Your objective —
Please return every line of the listing below as a JSON list of strings, one string per line, leaving out the blank lines.

Provided material —
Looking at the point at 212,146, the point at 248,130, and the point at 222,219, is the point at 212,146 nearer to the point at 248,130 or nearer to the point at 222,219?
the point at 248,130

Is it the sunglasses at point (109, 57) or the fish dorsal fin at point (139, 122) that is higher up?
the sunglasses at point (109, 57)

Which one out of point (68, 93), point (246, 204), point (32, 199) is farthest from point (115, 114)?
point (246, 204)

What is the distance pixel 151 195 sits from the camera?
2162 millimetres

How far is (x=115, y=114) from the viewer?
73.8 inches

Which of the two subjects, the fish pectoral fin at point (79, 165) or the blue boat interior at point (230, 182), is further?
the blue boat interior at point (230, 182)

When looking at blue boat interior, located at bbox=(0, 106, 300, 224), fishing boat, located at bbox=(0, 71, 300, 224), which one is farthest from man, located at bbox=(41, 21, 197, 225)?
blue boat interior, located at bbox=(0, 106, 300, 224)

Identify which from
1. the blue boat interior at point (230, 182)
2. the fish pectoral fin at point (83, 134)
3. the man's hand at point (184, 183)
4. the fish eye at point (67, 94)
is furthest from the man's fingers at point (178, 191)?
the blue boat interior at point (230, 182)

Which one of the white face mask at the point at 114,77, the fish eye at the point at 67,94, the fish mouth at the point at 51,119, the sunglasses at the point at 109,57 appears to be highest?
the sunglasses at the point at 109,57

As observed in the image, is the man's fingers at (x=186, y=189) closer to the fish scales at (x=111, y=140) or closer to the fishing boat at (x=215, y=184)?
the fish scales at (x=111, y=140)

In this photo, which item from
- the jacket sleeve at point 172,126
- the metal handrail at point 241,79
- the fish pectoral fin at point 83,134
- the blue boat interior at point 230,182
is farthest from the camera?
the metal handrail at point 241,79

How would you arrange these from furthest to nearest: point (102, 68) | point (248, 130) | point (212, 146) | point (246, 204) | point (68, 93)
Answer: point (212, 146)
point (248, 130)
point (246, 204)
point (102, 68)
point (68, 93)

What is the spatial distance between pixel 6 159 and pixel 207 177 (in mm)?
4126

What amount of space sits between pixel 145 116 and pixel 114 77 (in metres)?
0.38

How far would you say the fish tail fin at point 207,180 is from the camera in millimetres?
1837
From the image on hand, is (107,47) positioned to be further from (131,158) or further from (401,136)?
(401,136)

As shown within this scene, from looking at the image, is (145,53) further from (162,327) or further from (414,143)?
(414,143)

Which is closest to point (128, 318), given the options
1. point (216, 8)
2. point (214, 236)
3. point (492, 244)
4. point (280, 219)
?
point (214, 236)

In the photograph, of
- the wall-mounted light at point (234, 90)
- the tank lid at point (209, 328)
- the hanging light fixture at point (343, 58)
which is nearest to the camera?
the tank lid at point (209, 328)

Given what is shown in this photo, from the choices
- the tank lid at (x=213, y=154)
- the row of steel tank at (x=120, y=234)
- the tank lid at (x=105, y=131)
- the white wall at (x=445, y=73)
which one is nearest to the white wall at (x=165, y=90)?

The reply —
[
  "Looking at the point at 212,146, the point at 248,130, and the point at 222,219, is the point at 212,146 nearer to the point at 248,130 or nearer to the point at 222,219?",
  "the point at 248,130",
  "Is it the sunglasses at point (109, 57) or the fish dorsal fin at point (139, 122) that is higher up?",
  "the sunglasses at point (109, 57)",
  "Which one out of point (68, 93), point (246, 204), point (32, 199) is farthest from point (115, 114)?",
  "point (246, 204)",
  "What is the distance pixel 151 195 sits from the camera?",
  "2162 millimetres",
  "How far is (x=115, y=114) from the viewer?",
  "73.8 inches",
  "Which of the two subjects, the fish pectoral fin at point (79, 165) or the blue boat interior at point (230, 182), is further?",
  "the blue boat interior at point (230, 182)",
  "When looking at blue boat interior, located at bbox=(0, 106, 300, 224), fishing boat, located at bbox=(0, 71, 300, 224), which one is farthest from man, located at bbox=(41, 21, 197, 225)?",
  "blue boat interior, located at bbox=(0, 106, 300, 224)",
  "Identify which from",
  "1. the blue boat interior at point (230, 182)",
  "2. the fish pectoral fin at point (83, 134)",
  "3. the man's hand at point (184, 183)",
  "4. the fish eye at point (67, 94)",
  "is furthest from the man's fingers at point (178, 191)?",
  "the blue boat interior at point (230, 182)",
  "Which one of the white face mask at the point at 114,77, the fish eye at the point at 67,94, the fish mouth at the point at 51,119, the sunglasses at the point at 109,57 appears to be highest?",
  "the sunglasses at the point at 109,57",
  "As observed in the image, is the man's fingers at (x=186, y=189) closer to the fish scales at (x=111, y=140) or closer to the fishing boat at (x=215, y=184)?",
  "the fish scales at (x=111, y=140)",
  "In this photo, which item from",
  "- the jacket sleeve at point 172,126",
  "- the metal handrail at point 241,79",
  "- the fish pectoral fin at point 83,134",
  "- the blue boat interior at point 230,182",
  "is farthest from the camera?",
  "the metal handrail at point 241,79",
  "How would you arrange these from furthest to nearest: point (102, 68) | point (248, 130) | point (212, 146) | point (246, 204) | point (68, 93)",
  "Answer: point (212, 146)",
  "point (248, 130)",
  "point (246, 204)",
  "point (102, 68)",
  "point (68, 93)",
  "What is the spatial distance between pixel 6 159 and pixel 207 177 (in mm)?",
  "4126",
  "What amount of space sits between pixel 145 116 and pixel 114 77 (in metres)?",
  "0.38",
  "How far would you say the fish tail fin at point 207,180 is from the camera in millimetres?",
  "1837",
  "From the image on hand, is (107,47) positioned to be further from (131,158) or further from (401,136)?",
  "(401,136)",
  "As shown within this scene, from looking at the image, is (145,53) further from (162,327) or further from (414,143)?",
  "(414,143)",
  "Which is closest to point (128, 318), given the options",
  "1. point (216, 8)",
  "2. point (214, 236)",
  "3. point (492, 244)",
  "4. point (280, 219)",
  "?",
  "point (214, 236)",
  "In the photograph, of",
  "- the wall-mounted light at point (234, 90)",
  "- the tank lid at point (209, 328)",
  "- the hanging light fixture at point (343, 58)",
  "which is nearest to the camera?",
  "the tank lid at point (209, 328)",
  "Given what is shown in this photo, from the choices",
  "- the tank lid at (x=213, y=154)",
  "- the row of steel tank at (x=120, y=234)",
  "- the tank lid at (x=105, y=131)",
  "- the white wall at (x=445, y=73)",
  "which one is nearest to the white wall at (x=165, y=90)?"
]